Virou motivo de piada o caos que aterrissou no sistema aéreo nacional, como mostram os cartuns do IV Festival de Humor Gráfico das Cataratas, cujo tema é "Planeta avião". A situação, contudo, está mais para drama do que para comédia, a começar pela morte das 154 pessoas que estavam no vôo 1907 do Boeing da Gol, estendendo-se ao desespero diário de passageiros que vêem os seus vôos atrasar ou simplesmente serem cancelados; para não falar das perdas nas frentes turística e do comércio internacional. Nossos aeroportos, embora com ares de modernidade, andam parecendo aquelas rodoviárias antigas, com gente dormindo por toda parte.
É até crível que a colisão do Boeing da Gol com o jato Legacy serviu como estopim dos problemas, mas é inaceitável que esses tenham sido desencadeados pelo "abalo emocional" dos controladores de vôo, como absurdamente se disse.
É, sem dúvida, importante apontar quem foi culpado pela tragédia os pilotos das duas aeronaves? Os controladores de vôo? Muito mais importante, porém, a essa altura, é identificar as causas do caos, parar com a troca de farpas e bate-bocas entre autoridades do Ministério da Defesa, do Comando da Aeronáutica, da Infraero, da Agência Nacional de Aviação Civil (Anac) e do sindicato dos controladores, e tomar medidas urgentes para impedir novos acidentes.

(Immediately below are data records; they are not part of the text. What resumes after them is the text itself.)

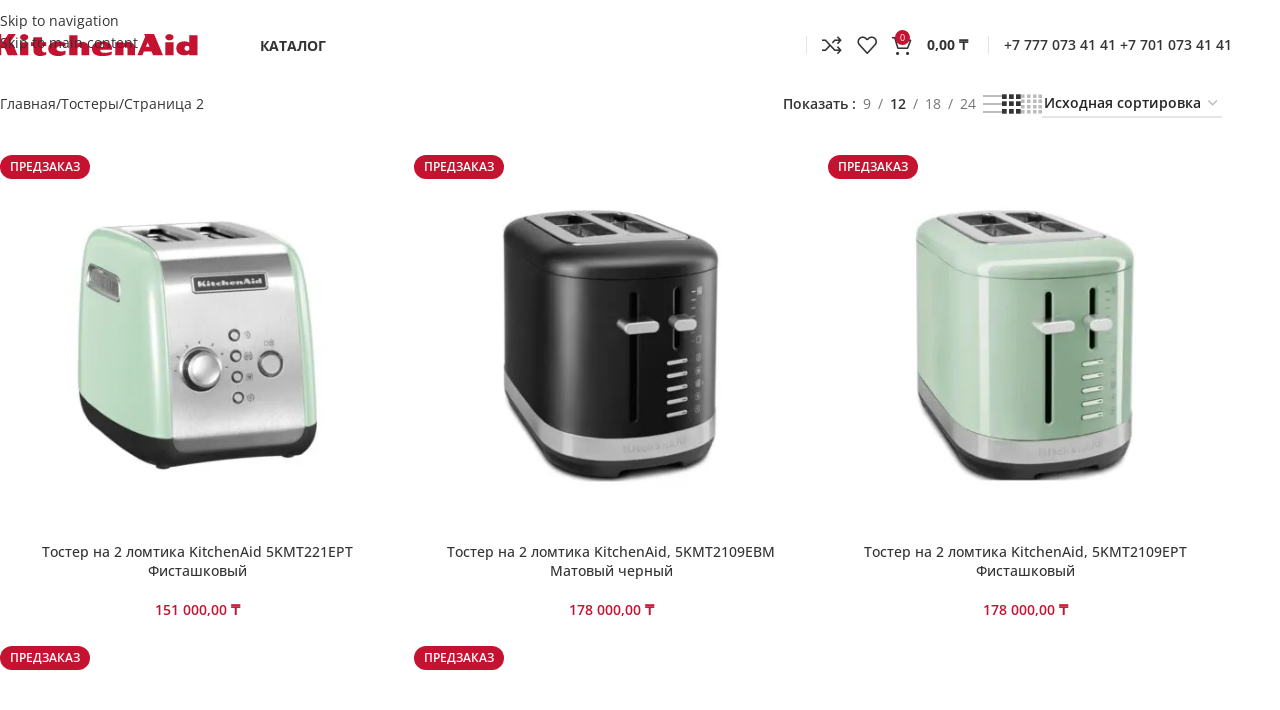

--- FILE ---
content_type: image/svg+xml
request_url: https://kitchen-aid.kz/wp-content/uploads/2023/02/Kitchenaid-logo.svg
body_size: 1641
content:
<?xml version="1.0" encoding="UTF-8"?>
<!DOCTYPE svg PUBLIC "-//W3C//DTD SVG 1.1//EN" "http://www.w3.org/Graphics/SVG/1.1/DTD/svg11.dtd">
<!-- Creator: CorelDRAW 2019 (64-Bit) -->
<svg xmlns="http://www.w3.org/2000/svg" xml:space="preserve" width="886px" height="100px" version="1.1" style="shape-rendering:geometricPrecision; text-rendering:geometricPrecision; image-rendering:optimizeQuality; fill-rule:evenodd; clip-rule:evenodd"
viewBox="0 0 886 100.41"
 xmlns:xlink="http://www.w3.org/1999/xlink"
 xmlns:xodm="http://www.corel.com/coreldraw/odm/2003">
 <defs>
  <style type="text/css">
   <![CDATA[
    .fil0 {fill:#C41230;fill-rule:nonzero}
   ]]>
  </style>
 </defs>
 <g id="Слой_x0020_1">
  <metadata id="CorelCorpID_0Corel-Layer"/>
  <g id="_1264054990528">
   <path class="fil0" d="M229.07 80.41c-6.07,0 -11,-4.92 -11,-11l0 -16.09 17.9 0 0 -15.08 -17.9 0 0 -20.74 -35.5 0 0 20.74 -10.72 0 0 15.08 10.72 0 0 21.67 0 0.73c0,10.78 11.96,19.51 26.71,19.51 12.73,0 21.84,-3.37 26.69,-5.74l0 -11.55c-1.88,1.54 -4.27,2.47 -6.9,2.47z"/>
   <polygon class="fil0" points="125.33,38.25 160.4,38.25 160.4,91.98 125.33,91.98 "/>
   <path class="fil0" d="M142.86 30.41c9.67,0 17.5,-5.78 17.5,-12.91 0,-7.13 -7.83,-12.91 -17.5,-12.91 -9.66,0 -17.49,5.78 -17.49,12.91 0,7.13 7.83,12.91 17.49,12.91z"/>
   <path class="fil0" d="M465.69 69.62l49.38 -0.03c0,0 1.34,-12.93 -5.05,-21.14 -6.85,-8.81 -20.72,-13.9 -36.04,-13.9 -15.31,0 -43.78,3.76 -43.78,30.69 0,26.93 26.55,30 43.71,30 32.71,0 40.17,-7.61 40.17,-7.61l0 -10.96c0,0 -14.07,5.18 -32.14,5.18 -18.07,0 -16.25,-10.24 -16.25,-12.23zm0.02 -12.61l0 -1.82c0,-4.76 3.86,-8.62 8.63,-8.62 4.77,0 8.62,3.86 8.62,8.62 0,0.02 0,1.86 0,1.88l0 0.17 -17.25 0 0 -0.23z"/>
   <path class="fil0" d="M389.13 36.56c-8.09,0 -15.59,3.75 -20.23,7.08l0 -34.11 -35.09 0 0 82.45 23.55 0 11.48 0 0 -26.11c0,-4.76 3.86,-8.63 8.63,-8.63 4.76,0 8.63,3.87 8.63,8.63 0,0.01 -0.01,0.04 -0.01,0.05l0 26.06 32.14 0 0 -0.05 0 -31.17c0,-5.69 -6.68,-24.2 -29.1,-24.2z"/>
   <path class="fil0" d="M583.64 36.56c-8.08,0 -15.59,3.75 -20.23,7.08l0 -5.4 -35.09 0 0 53.74 23.55 0 11.48 0 0 -26.11c0,-4.76 3.86,-8.63 8.63,-8.63 4.75,0 8.62,3.87 8.62,8.63 0,0.01 -0.01,0.04 -0.01,0.05l0 26.06 32.15 0 0 -0.05 0 -31.17c0,-5.69 -6.69,-24.2 -29.1,-24.2z"/>
   <polygon class="fil0" points="741.08,38.25 776.16,38.25 776.16,91.98 741.08,91.98 "/>
   <path class="fil0" d="M758.63 30.41c9.66,0 17.5,-5.78 17.5,-12.91 0,-7.13 -7.84,-12.91 -17.5,-12.91 -9.67,0 -17.5,5.78 -17.5,12.91 0,7.13 7.83,12.91 17.5,12.91z"/>
   <path class="fil0" d="M689.2 91.98l41.98 0 -37.72 -87.61 -41.99 0 4.44 10.31 -33.28 77.3 20.99 0 6.66 -15.46 32.26 0 6.66 15.46zm-30.63 -34.74l7.84 -18.18 7.83 18.18 -15.67 0z"/>
   <path class="fil0" d="M97.21 49.81c-2.4,-5.8 -7.52,-10.19 -13.78,-11.56l23.68 -33.88 -31.48 0 -21.27 30.44c-1.57,2.08 -4.06,3.43 -6.87,3.43 -0.91,0 -1.6,0.06 -1.89,0.03l0 -33.9 -40.98 0 0 87.61 40.98 0 0 -30.58c1.68,-0.81 3.55,-1.27 5.54,-1.27 5.4,0 9.94,3.31 11.96,7.98l10.31 23.87 1.17 0 40.81 0 -18.18 -42.17z"/>
   <path class="fil0" d="M300.91 76.15c-11.62,0 -21.03,-3.62 -21.03,-11.26 0,-7.63 9.41,-11.25 21.03,-11.25 6.91,0 13.02,1.29 16.85,3.94l0 -15.52c-7.72,-5.05 -18.42,-7.51 -30.25,-7.51 -23.56,0 -42.67,9.76 -42.67,30.34 0,20.59 19.11,30.35 42.67,30.35 11.83,0 22.53,-2.46 30.25,-7.5l0 -15.53c-3.83,2.65 -9.94,3.94 -16.85,3.94z"/>
   <path class="fil0" d="M842.34 9.41l0 30.25c-5.52,-2.95 -11.65,-5.22 -19.63,-5.22 -20.27,0 -35.04,9.27 -35.04,28.82 0,19.55 14.77,28.82 35.04,28.82 7.98,0 14.11,-2.26 19.63,-5.22l0 5 35.07 0 0 -82.45 -35.07 0zm-9.57 64.17c-6.18,0 -10.06,-4.62 -10.06,-10.32 0,-5.7 3.88,-10.31 10.06,-10.31 3.61,0 7.2,1.59 9.57,4.03l0 12.56c-2.37,2.45 -5.96,4.04 -9.57,4.04z"/>
  </g>
 </g>
</svg>
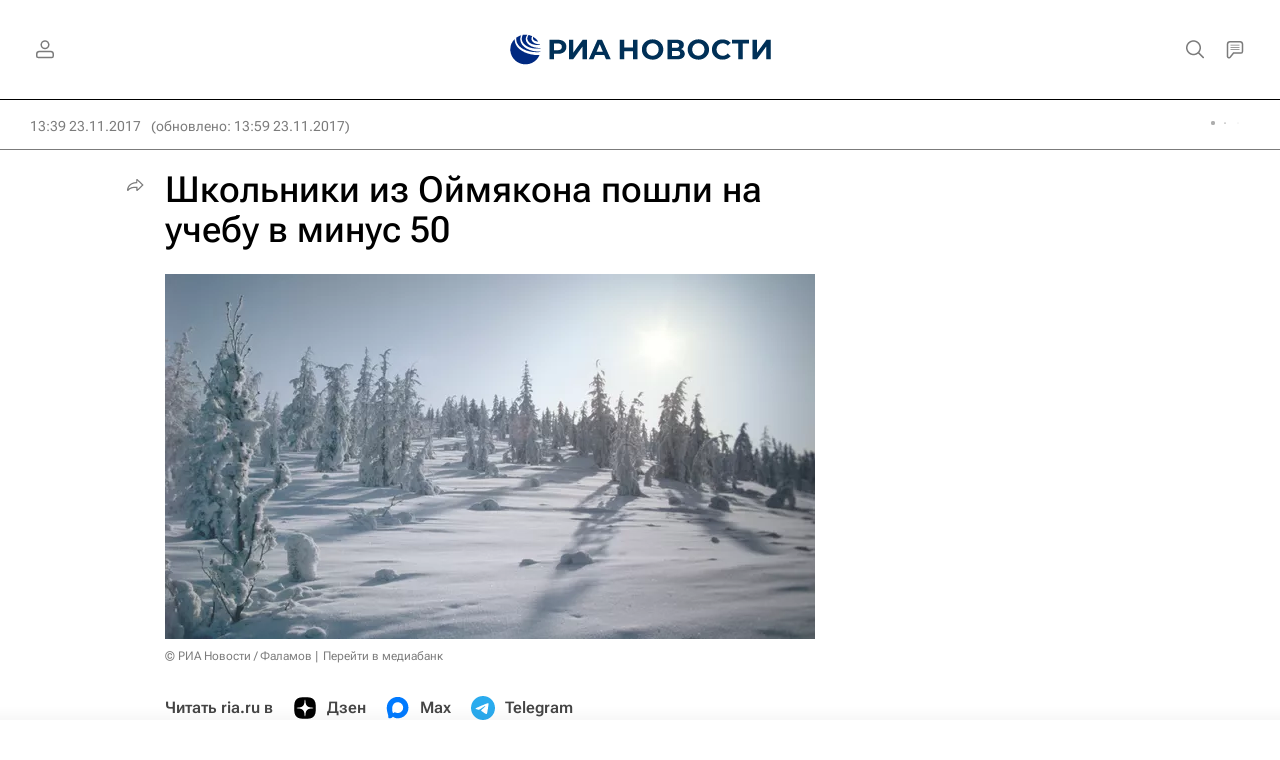

--- FILE ---
content_type: text/html
request_url: https://tns-counter.ru/nc01a**R%3Eundefined*rian_ru/ru/UTF-8/tmsec=rian_ru/448522113***
body_size: 16
content:
9C767715697AC37DG1769653117:9C767715697AC37DG1769653117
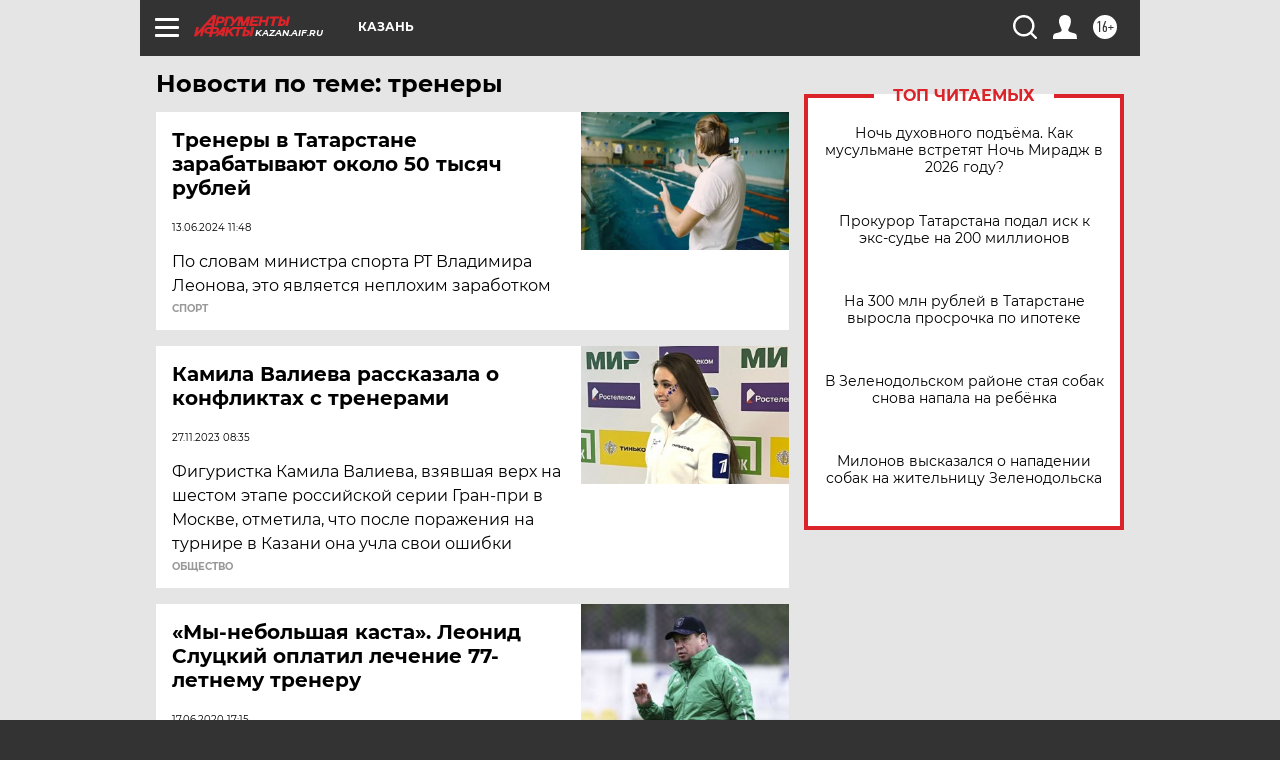

--- FILE ---
content_type: text/html
request_url: https://tns-counter.ru/nc01a**R%3Eundefined*aif_ru/ru/UTF-8/tmsec=aif_ru/253841207***
body_size: -72
content:
CAB97102696944FAX1768506618:CAB97102696944FAX1768506618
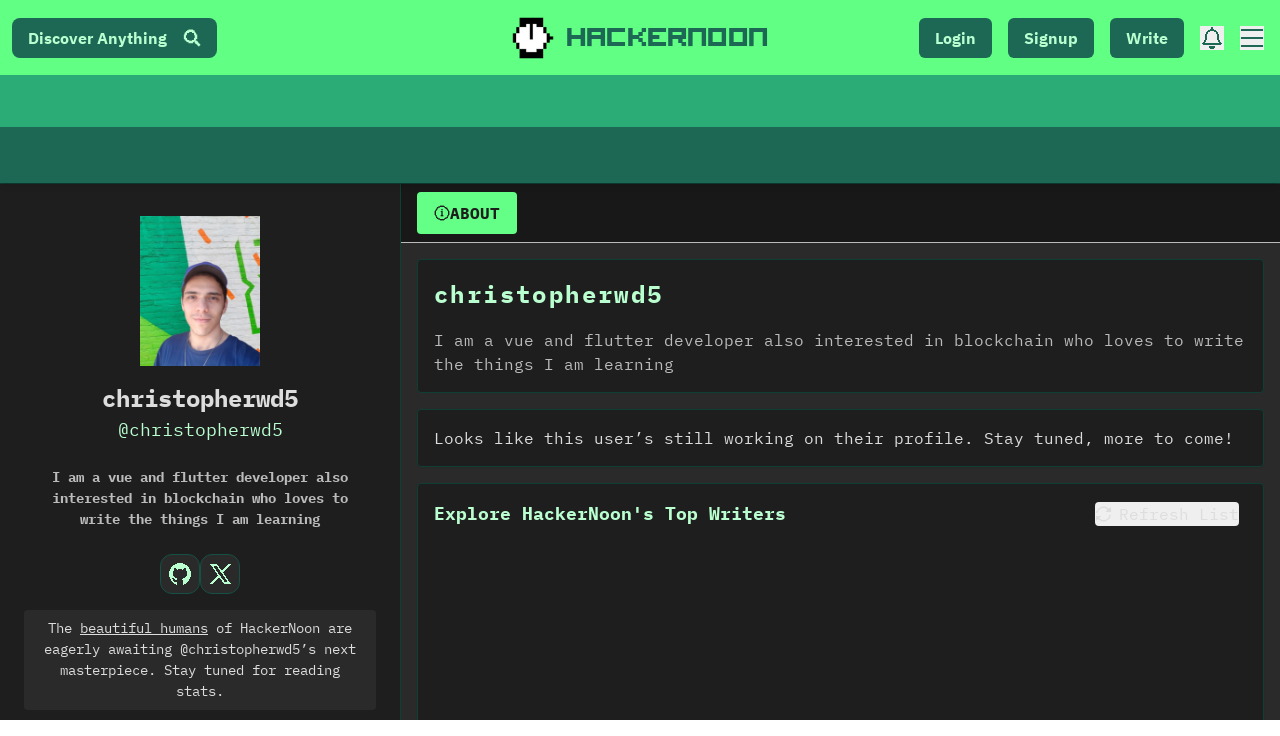

--- FILE ---
content_type: text/html; charset=UTF-8
request_url: https://geolocation-db.com/json/
body_size: 80
content:
{"country_code":"US","country_name":"United States","city":"Columbus","postal":"43215","latitude":39.9653,"longitude":-83.0235,"IPv4":"18.224.170.201","state":"Ohio"}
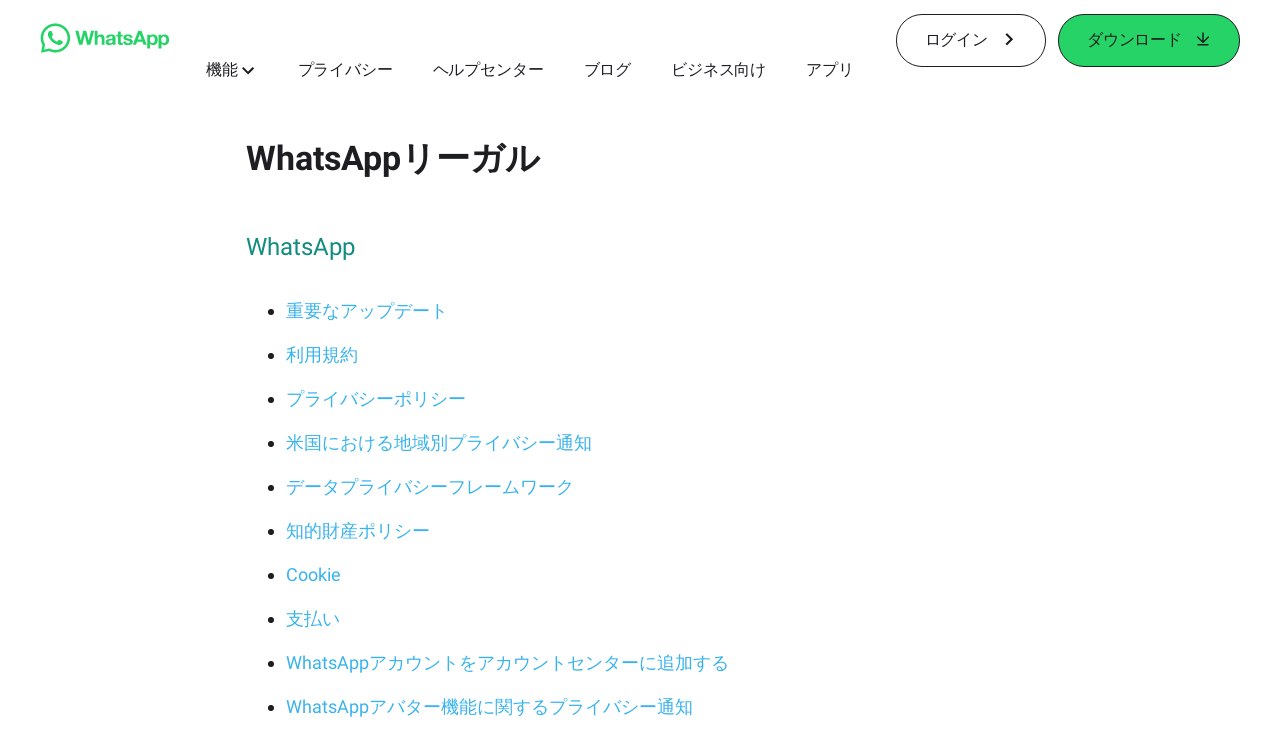

--- FILE ---
content_type: application/x-javascript; charset=utf-8
request_url: https://www.whatsapp.com/ajax/bz?__a=1&__ccg=UNKNOWN&__dyn=7xe6E5aQ1PyUbFp41twpUnwgU29zE6u7E3rw5ux609vCwjE1EE2Cw8G0um4o5-0me0sy0ny0RE2Jw8W1uw2oE17U2ZwrU1Xo1UU3jwea&__hs=20474.BP%3Awhatsapp_www_pkg.2.0...0&__hsi=7597684202805209823&__req=1&__rev=1032228374&__s=0jguty%3A59s22a%3Aeoglu3&__user=0&dpr=2&jazoest=2858&lsd=AdHL1VM1rr8
body_size: -1782
content:
for (;;);{"__ar":1,"rid":"Ah8CN74zMGNqDqnZNwbdV3Z","payload":null,"lid":"7597684216341482962"}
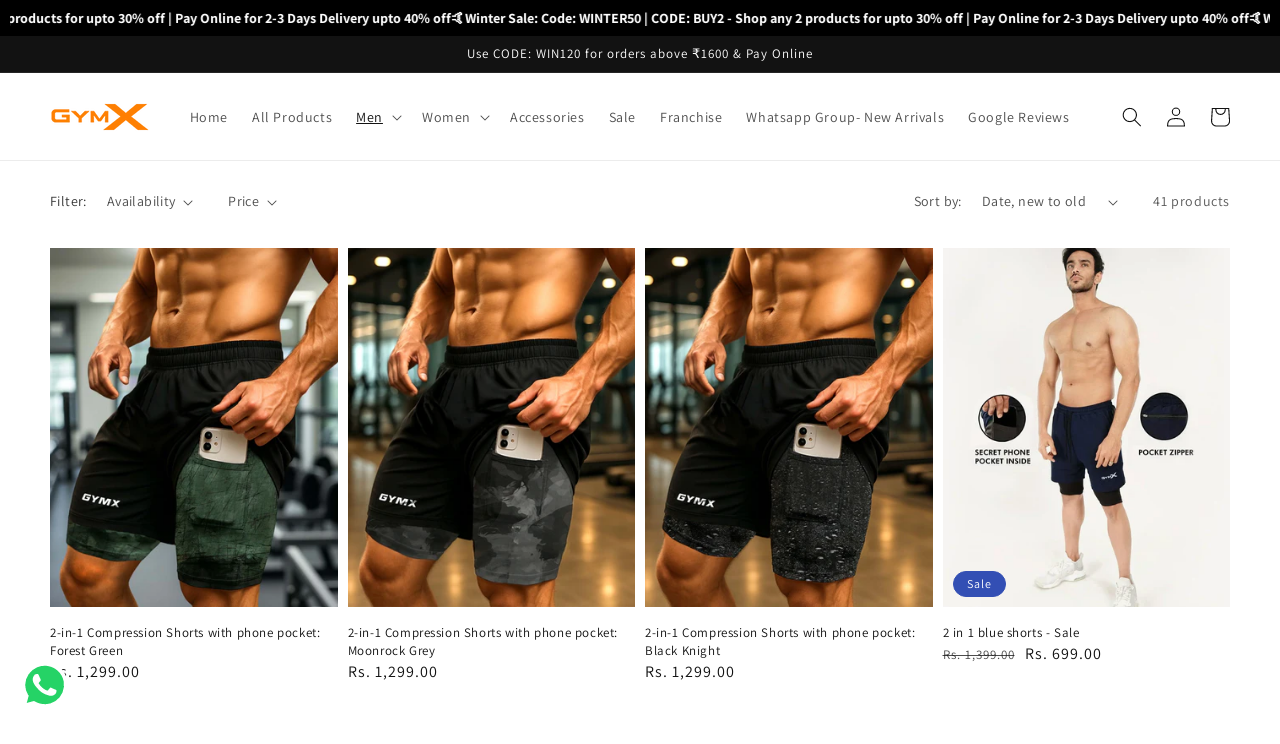

--- FILE ---
content_type: text/css
request_url: https://www.gymxapparel.in/cdn/shop/t/19/assets/component-list-menu.aio.min.css?v=140181125074960859731727144921
body_size: -394
content:
/*
Generated time: August 3, 2024 07:06
This file was created by the app developer. Feel free to contact the original developer with any questions. It was minified (compressed) by AVADA. AVADA do NOT own this script.
*/
.list-menu--right{right:0}.list-menu--disclosure{position:absolute;min-width:100%;width:20rem;border:1px solid rgba(var(--color-foreground),.2);background-color:rgb(var(--color-background))}.list-menu--disclosure:focus{outline:0}.list-menu__item--active{text-decoration:underline;text-underline-offset:0.3rem}.list-menu--disclosure.localization-selector{max-height:18rem;overflow:auto;width:10rem;padding:.5rem}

Está coberta de razão a afirmação de que a crise reflete um acúmulo de problemas, tendo como pontos centrais a carência de pessoal e de equipamentos do sistema. Falta de recursos aparentemente jamais houve, como o próprio ministro Waldir Pires atesta. Confirma a tese o Sistema Integrado de Administração Financeira do governo federal (Siafi): em outubro, a Força Aérea havia utilizado apenas R$ 319,8 milhões dos R$ 531,6 milhões autorizados. Somente em 2005, a Infraero arrecadou R$ 3 bilhões. O relatório da auditoria do Tribunal de Contas da União, por sua vez, assegura que a Infraero teria deixado de repassar R$ 582 milhões para a Aeronáutica nos últimos seis anos. Constata ainda o TCU que, desde 1996, não foi feito um único planejamento satisfatório de médio e longo prazo para o setor.
O quadro caótico, portanto, decorre da existência de "buracos negros" sim, não apenas no céu do Brasil, mas em todo o sistema, em terra, nos aeroportos, nos Cindactas, rendendo culpabilidade ao gestor-mor, o governo federal, que não acompanhou a evolução do setor, como de resto tem sido omisso em relação a todos os setores de infra-estrutura. No caso do transporte, o aéreo é apenas um modal seriamente comprometido por falta de visão e investimentos.
Os dados já levantados indicam que problemas existiam, há tempos, mas a Aeronáutica não lhes dava a devida atenção. As perdas hoje são incalculáveis, para os passageiros, para o turismo, para as empresas que utilizam o transporte aéreo, podendo aumentar se medidas corretivas não devolverem rapidamente a funcionalidade, a tranqüilidade e a segurança ao setor.
É evidente a necessidade imediata de contratação de pessoal e aquisição de equipamentos, mas, a médio prazo, é preciso também rever o modelo de gestão. Procede a proposta de desmilitarização do sistema, pela qual o controle do espaço aéreo, hoje gerido pela Aeronáutica, passasse a ser compartilhado com a administração civil. Merecem atenção também as sugestões de reformulação das carreiras do pessoal especializado bem como de revisão de normas que tratam da destinação das tarifas aeronáuticas e aeroportuárias pagas pelas empresas e passageiros, que neste ano chegarão a R$ 950 milhões.
Se o transporte aéreo está um caos, com o país crescendo a taxas medíocres, como será se a economia reagir o que todos esperamos e, nesse surto, o comércio e o turismo exigirem um pouco mais dos aeroportos?